14 May 2015, 6:00 pm–7:30 pm


Event Information

Open to



UCL Faculty of Laws and the Howard League for Penal Reform


UCL Laws, Bentham House, Endsleigh Gardens, London WC1H 0EG

Speaker: Professor Stephen Farrall, University of Sheffield
Chair: Elaine Genders, University College London
Accreditation: This event is not accredited

About this event

Political processes shape and mould many facets of our lives. It is well known, for example, that who provides and runs our buses, our trains, our healthcare systems and our domestic utilities is the outcome of political choices. But in what ways is the experience of crime shaped by political decision making? Using Margaret Thatcher’s (and John Major’s) periods in office as a case study, this talk explores the ways in which social and economic policies are associated with changes in crime rates and criminal justice responses, and, in so doing, charts the ways in which such processes unfold over a number of years, producing unanticipated consequences ‘down stream’. It is contended that the changes in social and economic policies initiated during the 1980s had dramatic impacts not just on crime during the 1980s and 1990s, but also on the approaches adopted to tackle crime. In turn, this begs the question as to whether or not the changes associated with that period made Britain a safer or a less safe place, and ought to cause us all to reflect a little more on the question ‘What is justice?’.

About the speaker

Stephen Farrall is Professor of Criminology in the School of Law at Sheffield University.
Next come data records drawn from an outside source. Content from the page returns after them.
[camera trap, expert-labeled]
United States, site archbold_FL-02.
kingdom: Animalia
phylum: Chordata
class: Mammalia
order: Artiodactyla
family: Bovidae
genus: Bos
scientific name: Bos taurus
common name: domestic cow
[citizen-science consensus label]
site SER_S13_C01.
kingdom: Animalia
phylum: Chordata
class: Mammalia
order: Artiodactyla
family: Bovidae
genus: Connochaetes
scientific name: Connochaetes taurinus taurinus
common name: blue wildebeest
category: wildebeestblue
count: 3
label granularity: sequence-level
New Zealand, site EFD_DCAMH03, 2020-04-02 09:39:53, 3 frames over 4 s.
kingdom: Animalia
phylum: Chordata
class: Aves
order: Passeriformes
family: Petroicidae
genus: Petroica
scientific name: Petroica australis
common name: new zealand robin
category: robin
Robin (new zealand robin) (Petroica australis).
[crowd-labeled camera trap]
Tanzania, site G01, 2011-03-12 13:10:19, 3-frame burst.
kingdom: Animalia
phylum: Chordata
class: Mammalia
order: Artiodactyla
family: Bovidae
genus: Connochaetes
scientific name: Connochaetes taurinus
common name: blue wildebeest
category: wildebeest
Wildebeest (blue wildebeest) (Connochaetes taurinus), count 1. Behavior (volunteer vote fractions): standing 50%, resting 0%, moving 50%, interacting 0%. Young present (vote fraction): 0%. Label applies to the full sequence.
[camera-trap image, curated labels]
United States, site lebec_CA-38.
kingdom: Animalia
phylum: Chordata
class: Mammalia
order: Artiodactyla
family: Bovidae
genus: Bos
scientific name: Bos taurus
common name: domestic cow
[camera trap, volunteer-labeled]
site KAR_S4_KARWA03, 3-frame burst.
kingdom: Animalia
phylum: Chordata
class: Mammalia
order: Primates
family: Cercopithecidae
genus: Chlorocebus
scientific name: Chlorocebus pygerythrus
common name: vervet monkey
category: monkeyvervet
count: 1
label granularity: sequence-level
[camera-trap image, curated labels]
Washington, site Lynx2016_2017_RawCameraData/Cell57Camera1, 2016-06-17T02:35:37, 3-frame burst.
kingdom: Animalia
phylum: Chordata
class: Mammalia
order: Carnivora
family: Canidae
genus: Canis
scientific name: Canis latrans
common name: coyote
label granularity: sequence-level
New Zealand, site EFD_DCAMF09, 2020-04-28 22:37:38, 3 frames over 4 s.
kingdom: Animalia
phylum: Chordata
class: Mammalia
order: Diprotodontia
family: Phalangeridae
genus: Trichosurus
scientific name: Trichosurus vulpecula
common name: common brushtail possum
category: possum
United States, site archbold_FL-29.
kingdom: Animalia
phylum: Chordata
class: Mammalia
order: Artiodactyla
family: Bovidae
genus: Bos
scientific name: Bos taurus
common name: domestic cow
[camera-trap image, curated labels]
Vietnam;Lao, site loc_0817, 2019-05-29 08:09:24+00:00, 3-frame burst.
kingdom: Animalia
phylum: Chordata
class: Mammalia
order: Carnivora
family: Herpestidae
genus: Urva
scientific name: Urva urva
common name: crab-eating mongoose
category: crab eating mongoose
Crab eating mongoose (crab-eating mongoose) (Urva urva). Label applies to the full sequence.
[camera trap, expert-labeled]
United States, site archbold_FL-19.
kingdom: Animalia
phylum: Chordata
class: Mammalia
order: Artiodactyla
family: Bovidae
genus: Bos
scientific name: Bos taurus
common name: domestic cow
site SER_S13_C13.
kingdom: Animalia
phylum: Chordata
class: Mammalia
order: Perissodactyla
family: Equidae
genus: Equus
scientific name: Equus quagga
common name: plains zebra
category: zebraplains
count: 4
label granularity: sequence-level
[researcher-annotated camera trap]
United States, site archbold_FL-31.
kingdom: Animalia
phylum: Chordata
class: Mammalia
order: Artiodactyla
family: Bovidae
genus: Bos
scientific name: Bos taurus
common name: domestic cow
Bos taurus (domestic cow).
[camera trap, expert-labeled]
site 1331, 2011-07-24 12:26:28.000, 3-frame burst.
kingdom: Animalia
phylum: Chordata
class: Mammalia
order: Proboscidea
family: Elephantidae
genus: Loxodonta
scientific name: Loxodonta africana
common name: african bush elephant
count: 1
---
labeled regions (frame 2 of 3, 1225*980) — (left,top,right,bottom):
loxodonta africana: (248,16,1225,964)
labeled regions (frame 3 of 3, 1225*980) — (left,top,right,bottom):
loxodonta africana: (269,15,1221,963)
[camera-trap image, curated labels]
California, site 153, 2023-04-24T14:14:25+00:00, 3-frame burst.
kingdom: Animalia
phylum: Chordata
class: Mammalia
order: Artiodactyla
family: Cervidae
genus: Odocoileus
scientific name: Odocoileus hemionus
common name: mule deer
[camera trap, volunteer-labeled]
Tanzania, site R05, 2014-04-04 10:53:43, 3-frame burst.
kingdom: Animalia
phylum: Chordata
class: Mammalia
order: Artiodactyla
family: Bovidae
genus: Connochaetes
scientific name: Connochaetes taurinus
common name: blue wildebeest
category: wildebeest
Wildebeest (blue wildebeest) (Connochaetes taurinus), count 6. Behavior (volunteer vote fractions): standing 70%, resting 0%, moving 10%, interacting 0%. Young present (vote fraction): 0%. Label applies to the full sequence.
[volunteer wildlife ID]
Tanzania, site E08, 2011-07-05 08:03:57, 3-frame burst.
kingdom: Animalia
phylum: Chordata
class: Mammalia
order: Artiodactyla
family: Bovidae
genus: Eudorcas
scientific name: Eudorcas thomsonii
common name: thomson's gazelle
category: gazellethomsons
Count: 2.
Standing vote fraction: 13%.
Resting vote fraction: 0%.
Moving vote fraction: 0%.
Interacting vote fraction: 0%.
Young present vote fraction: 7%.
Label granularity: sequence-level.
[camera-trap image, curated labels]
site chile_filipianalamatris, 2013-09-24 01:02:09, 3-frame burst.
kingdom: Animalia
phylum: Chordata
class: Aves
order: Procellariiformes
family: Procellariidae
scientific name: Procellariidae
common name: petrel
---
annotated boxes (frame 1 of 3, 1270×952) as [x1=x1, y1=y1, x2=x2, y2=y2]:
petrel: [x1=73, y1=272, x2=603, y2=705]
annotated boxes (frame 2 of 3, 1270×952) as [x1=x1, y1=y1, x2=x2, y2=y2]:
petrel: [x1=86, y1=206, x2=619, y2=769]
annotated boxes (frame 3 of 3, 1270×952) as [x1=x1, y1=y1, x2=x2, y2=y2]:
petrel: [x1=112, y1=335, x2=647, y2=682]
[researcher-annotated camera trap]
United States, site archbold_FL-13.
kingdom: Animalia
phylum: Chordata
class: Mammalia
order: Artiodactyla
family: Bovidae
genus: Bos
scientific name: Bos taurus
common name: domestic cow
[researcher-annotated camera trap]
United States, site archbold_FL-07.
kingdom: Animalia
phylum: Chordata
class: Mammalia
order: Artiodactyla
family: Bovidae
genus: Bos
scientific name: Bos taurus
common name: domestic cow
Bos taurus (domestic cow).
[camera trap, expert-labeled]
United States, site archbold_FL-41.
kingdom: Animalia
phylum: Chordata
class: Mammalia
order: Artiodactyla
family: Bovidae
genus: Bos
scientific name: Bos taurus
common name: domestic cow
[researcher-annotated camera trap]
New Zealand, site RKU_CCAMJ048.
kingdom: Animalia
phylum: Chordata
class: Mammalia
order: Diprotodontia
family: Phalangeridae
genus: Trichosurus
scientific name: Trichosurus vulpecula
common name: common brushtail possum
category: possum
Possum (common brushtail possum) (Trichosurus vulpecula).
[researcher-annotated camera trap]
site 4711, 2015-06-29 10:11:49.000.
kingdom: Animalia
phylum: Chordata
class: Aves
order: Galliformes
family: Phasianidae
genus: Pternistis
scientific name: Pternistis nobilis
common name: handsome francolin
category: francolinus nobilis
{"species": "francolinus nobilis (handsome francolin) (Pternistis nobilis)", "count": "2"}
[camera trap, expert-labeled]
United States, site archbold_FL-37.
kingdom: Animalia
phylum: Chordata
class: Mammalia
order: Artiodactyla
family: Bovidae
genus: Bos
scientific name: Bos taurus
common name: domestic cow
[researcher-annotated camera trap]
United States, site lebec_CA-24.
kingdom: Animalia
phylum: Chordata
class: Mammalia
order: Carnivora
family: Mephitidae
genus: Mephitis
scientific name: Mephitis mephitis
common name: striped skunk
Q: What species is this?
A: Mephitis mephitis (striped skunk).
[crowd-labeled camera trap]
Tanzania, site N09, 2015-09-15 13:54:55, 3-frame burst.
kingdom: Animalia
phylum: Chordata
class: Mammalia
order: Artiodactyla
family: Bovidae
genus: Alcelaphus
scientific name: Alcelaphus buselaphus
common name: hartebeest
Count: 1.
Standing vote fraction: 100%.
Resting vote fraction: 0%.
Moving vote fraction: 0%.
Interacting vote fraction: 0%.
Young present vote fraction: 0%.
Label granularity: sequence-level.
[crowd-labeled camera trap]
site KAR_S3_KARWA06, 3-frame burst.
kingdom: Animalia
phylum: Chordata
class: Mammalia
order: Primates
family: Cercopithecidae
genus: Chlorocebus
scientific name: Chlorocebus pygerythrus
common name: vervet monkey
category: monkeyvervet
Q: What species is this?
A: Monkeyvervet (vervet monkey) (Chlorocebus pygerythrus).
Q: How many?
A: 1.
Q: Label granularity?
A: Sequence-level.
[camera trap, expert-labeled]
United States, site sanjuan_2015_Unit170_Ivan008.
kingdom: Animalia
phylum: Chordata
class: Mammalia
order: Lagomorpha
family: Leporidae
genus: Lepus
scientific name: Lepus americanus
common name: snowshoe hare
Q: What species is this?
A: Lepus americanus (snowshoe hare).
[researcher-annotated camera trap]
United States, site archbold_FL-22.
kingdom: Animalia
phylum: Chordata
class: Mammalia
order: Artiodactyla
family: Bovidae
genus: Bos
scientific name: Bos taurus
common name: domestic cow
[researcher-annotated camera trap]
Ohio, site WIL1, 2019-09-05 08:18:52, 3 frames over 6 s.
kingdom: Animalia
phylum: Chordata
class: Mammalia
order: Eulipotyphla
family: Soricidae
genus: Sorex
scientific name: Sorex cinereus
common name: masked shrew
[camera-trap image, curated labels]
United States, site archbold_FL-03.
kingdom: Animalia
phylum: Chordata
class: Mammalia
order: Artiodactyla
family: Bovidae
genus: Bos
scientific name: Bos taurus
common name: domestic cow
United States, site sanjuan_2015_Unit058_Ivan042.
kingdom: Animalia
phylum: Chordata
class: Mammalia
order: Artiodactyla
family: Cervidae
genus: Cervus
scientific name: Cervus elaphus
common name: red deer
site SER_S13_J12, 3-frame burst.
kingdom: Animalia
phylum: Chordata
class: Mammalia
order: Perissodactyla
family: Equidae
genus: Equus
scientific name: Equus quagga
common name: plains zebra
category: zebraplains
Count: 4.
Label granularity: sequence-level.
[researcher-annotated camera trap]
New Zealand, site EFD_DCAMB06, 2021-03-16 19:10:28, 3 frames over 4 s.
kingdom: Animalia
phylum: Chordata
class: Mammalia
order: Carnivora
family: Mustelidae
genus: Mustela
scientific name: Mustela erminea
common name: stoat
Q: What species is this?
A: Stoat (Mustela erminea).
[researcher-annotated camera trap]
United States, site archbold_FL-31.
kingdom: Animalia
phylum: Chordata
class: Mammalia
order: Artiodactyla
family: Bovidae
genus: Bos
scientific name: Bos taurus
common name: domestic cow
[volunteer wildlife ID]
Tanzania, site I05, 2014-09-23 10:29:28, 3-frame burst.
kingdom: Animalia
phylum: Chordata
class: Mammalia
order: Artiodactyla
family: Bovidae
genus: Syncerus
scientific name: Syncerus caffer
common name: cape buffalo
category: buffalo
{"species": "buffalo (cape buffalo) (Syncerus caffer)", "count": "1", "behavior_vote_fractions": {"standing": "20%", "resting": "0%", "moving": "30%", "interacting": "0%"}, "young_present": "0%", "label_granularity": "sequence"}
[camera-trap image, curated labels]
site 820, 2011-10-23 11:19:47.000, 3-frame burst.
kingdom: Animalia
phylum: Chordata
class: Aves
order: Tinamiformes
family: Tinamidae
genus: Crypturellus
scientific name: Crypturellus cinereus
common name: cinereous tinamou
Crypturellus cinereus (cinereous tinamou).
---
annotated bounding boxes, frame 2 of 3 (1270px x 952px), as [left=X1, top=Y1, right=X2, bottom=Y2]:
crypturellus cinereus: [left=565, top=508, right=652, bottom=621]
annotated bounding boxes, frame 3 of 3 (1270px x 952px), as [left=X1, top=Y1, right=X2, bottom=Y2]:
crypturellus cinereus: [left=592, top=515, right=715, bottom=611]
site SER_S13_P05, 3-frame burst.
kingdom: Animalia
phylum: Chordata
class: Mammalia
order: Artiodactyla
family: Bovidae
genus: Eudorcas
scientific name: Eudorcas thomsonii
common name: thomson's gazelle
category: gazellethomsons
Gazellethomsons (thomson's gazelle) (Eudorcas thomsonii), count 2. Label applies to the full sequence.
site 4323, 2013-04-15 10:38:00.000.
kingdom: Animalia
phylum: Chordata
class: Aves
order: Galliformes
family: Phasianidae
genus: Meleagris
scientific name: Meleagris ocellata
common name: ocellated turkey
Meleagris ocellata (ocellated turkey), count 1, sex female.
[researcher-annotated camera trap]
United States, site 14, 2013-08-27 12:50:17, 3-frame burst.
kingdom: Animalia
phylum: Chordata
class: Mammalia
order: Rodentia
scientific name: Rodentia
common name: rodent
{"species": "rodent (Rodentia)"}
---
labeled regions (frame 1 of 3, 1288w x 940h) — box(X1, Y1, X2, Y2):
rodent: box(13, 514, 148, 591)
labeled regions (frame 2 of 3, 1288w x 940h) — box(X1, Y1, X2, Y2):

His research interests include why people stop offending, the fear of crime and the ways in which political processes and structures shape outcomes in the criminal justice system and for crime itself. He is currently leading an ESRC-funded project which is exploring the ways in which the social and economic policies of Margaret Thatcher’s governments (1979-1990) affected crime rates in England and Wales. One of his most recent publications is a collection of essays co- edited with Colin Hay on the legacy of Thatcherism (The Legacy of Thatcherism: Assessing and Exploring Thatcherite Social and Economic Policies) and which was published by Oxford University Press in conjunction with the British Academy in 2014.